Das Gesamtbild der Studie zeigt, was bekannt oder erwartet war; im Detail gibt es aber auch neue Erkenntnisse. Als Beispiel nennt Kofler die Antworten auf die Frage, welche Regionen Europa prägen. Dabei nannten 73 Prozent Mitteleuropa – also ihre eigene Region – und weitere 20 Prozent Westeuropa. Der Norden, Süden und (Süd-)Osten werden hingegen so gut wie gar nicht wahrgenommen. „Das ist sehr interessant, wenn man bedenkt, dass die EU-Erweiterung ein großes Thema war und was die Erweiterung der österreichischen Wirtschaft für Türen geöffnet hat“, sagt Kofler. Sie spricht von emotionalen Widerständen dagegen, über den Tellerrand zu schauen.

Bemerkenswert ist auch die Sicht Europas in der Welt.
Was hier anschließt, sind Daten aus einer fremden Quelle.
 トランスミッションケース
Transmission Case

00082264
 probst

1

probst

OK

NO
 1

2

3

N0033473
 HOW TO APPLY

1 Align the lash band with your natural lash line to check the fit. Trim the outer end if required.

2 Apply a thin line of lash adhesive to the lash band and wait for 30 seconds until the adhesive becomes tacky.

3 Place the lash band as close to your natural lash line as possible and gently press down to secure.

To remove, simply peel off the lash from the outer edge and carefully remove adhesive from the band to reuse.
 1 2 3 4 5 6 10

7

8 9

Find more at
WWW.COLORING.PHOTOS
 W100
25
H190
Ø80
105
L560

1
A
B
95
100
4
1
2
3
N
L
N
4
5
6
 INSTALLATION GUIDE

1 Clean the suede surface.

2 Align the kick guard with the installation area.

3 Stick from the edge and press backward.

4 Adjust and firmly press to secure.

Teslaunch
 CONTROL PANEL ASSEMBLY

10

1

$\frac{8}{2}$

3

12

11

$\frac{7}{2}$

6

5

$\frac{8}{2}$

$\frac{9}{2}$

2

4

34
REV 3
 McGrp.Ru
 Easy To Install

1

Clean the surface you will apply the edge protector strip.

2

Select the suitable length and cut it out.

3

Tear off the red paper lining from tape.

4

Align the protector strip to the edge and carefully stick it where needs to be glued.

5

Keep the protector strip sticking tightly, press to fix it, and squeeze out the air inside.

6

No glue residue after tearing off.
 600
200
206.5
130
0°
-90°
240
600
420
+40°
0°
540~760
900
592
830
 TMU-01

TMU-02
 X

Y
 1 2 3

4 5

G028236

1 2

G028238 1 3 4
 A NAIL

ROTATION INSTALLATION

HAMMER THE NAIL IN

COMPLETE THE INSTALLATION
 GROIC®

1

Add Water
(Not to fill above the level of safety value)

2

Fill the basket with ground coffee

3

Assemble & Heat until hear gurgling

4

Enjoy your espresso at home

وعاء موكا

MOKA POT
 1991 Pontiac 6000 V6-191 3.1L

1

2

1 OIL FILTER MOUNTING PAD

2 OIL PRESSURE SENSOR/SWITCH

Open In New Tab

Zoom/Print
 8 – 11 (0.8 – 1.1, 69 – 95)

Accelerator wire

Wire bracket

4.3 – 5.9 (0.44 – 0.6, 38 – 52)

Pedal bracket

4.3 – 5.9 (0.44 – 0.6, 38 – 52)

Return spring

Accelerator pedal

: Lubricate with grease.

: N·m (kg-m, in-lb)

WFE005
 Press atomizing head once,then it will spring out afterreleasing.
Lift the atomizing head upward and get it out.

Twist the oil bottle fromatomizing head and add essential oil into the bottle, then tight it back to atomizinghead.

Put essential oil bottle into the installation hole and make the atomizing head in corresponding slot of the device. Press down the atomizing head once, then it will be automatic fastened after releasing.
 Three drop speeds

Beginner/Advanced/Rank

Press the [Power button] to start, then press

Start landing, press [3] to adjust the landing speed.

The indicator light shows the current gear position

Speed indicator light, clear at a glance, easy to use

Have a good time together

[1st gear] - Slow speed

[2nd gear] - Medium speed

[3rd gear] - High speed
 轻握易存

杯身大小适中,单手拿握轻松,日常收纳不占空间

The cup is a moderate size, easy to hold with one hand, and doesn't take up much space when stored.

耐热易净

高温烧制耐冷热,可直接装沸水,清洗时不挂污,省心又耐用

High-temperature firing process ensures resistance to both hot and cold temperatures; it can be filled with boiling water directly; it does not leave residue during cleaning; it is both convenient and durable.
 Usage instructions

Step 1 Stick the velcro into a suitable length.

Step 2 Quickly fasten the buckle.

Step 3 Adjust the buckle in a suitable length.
Stark vereinfacht verbinden die Österreicher Europa eher mit Begriffen wie Kultur und Vergangenheit – Asien und Amerika hingegen mit Wirtschaft, Erfolg und Zukunft. „Das ist eine Befindlichkeit, die Optimismus nicht erleichtert“, meint Kofler.

Positive Einschätzungen Europas steigen tendenziell mit der Bildung. Nach Altersgruppen zeigt sich in vielen Fragen eine Koalition der über 60-Jährigen mit Teenagern. Die Älteren „erinnern sich, dass Europa als Friedensprojekt angefangen hat. Sie haben eine Vergleichsperspektive, die für andere Schulunterricht ist“, sagt Kofler. Und bei den Jüngeren handle es sich um „die erste Generation, die mit Europa als Selbstverständlichkeit aufgewachsen ist“.

Insgesamt sei der Zugang der Österreicher zu Europa ein pragmatischer: „Man hat etwas von Europa, ist aber nicht emotional daran gebunden“, sagt Kofler. Eine solche emotionale Bindung könne erst über Jahrzehnte und Generationen wachsen.

Busek betont den Handlungsauftrag. Vor allem an die Politik, deren Aufgabe es sei, den Menschen die Angst zu nehmen. Letztlich aber an alle: „Es bewegt mich sehr, den Menschen deutlich zu machen, dass sie es (die Gestaltung von Europas Zukunft) selbst in der Hand haben.“

Europas Potenzial

Tagung:

Das Europäische Forum Alpbach veranstaltet diese Woche in Innsbruck eine Tagung zum Potenzial Europas, auf der etwa 30 Experten die Ressourcen und die Zukunft Europas untersuchen.

Zeit und Ort:

Mittwochnachmittag bis Freitagmittag, Kaiser-Leopold-Saal der Theologischen Fakultät der Uni Innsbruck, Karl-Rahner-Platz 3.